▶ **Data to process**
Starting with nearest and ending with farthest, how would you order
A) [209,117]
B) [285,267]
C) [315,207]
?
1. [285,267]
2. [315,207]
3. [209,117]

▶ **Do this**
Please rewrite the lines above as a numbered list, leaving out any blank lines.

▶ **Solution**
1. Starting with nearest and ending with farthest, how would you order
2. A) [209,117]
3. B) [285,267]
4. C) [315,207]
5. ?
6. 1. [285,267]
7. 2. [315,207]
8. 3. [209,117]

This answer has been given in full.